Apparently, the folks in Meridian, Idaho do not like Sherman Alexie and his extremely popular book, The Absolutely True Diary of a Part-Time Indian. Earlier this year, parents complained about the book on moral and religious grounds, and the Meridian School Board pulled the title from the district’s 10th grade supplemental reading list. According to the Idaho Statesman, trustees said they would try to find a replacement similar to True Diary but at a higher reading level.
So far, nothing is surprising. There are tons of school districts that ban books. A few years ago, Tucson infamously censored a large list of books by and about Latinos. My second year of teaching, district officials in Fremont, California pulled Richard Wright’s Native Son right before my co-teacher and I were about to teach the book.
But the story gets weirder. Teens in the community protested the decision, and a local bookstore raised enough money to purchase 350 copies. High school student Brady Kissell then distributed the books in a public park as part of World Book Night on April 23.
Brady is awesome. Here’s a picture:
World Book Night U.S. is a celebration of books and reading held on April 23, when 25,000 passionate volunteers across America give a total of half a million books within their communities to those who don’t regularly read.
All right, let’s proceed. So apparently, Brady was giving out books, tons of them, and teenagers from Meridian were snatching up copies, so many that the books nearly ran out, and there likely was joy.
Then an adult called the cops.
According to a Boise news station, the police said that “someone [was] concerned about teenagers picking up a copy of the book without having a parent’s permission.”
This is just strange. And ludicrous.
And sad, really, for a number of reasons, including: (1) Diary is a fantastic book, one of the best for high school students, especially ninth grade boys of color, (2) I haven’t met a student who doesn’t like the book, (3) It’s superbly well written, partly because of the themes Mr. Alexie explores, and partly just because the writing is so incisive, (4) There are many more reasons.
Please, one more aside: If you haven’t yet, Please read this essay, “Why the Best Kids Books are Written in Blood,” in which Mr. Alexie explains how True Diary and other books with challenging content can transform young people’s lives. (The article is also on Iserotope Extras, where I share my favorites.)

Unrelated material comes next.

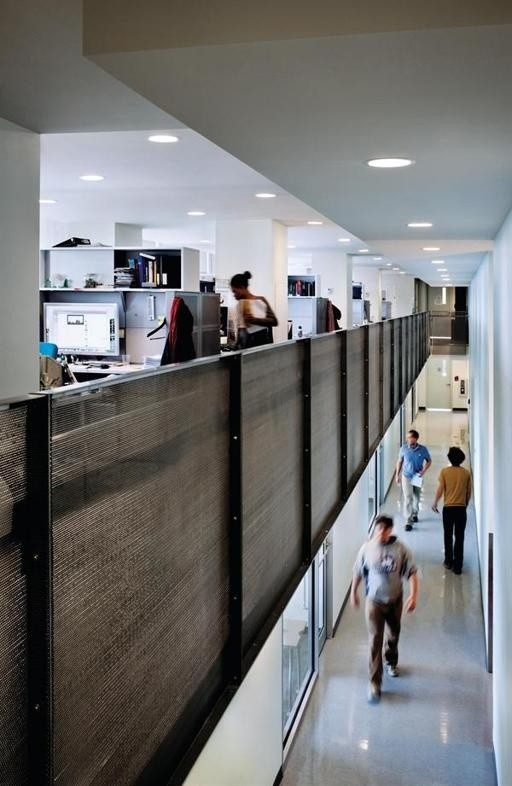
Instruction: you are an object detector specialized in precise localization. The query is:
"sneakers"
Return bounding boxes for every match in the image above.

I understand that parents are afraid that their children are going to be exposed to values antithetical to their moral and religious beliefs. It’s tough to be a parent who, say, doesn’t want to discuss topics like masturbation with your child, and then your son or daughter, maybe at the dinner table one night, busts open the page of True Diary where it’s discussed and goes on to tell you the book is required reading for English class.
That might be stressful, but the answer, in my mind, is never to censor — not in schools, and definitely not in a public park. (The police were confused, by the way, by the emergency call. Handing out free books is not a crime.)
The story ends well. No one was arrested; no books were detained. In fact, Hachette Book Group, the publisher, bought 350 additional copies to distribute in Meridian.
This is sort of a rambling post, but I just wanted to get some of my ideas out there. There are also several unanswered questions. For instance, I’d love to know more about the process by which the parents raised their concern. Was the book even being taught in the schools? If so, did the parents approach the teacher first?
What are your thoughts? In what cases, if any, should books not be allowed in schools? Should books with controversial themes stay out of the classroom but maybe be allowed in the library? I’d love to open this up (in the comments!) for a spirited and respectful conversation.
One last thing: Thanks, Sarah, for the article! Got me thinking.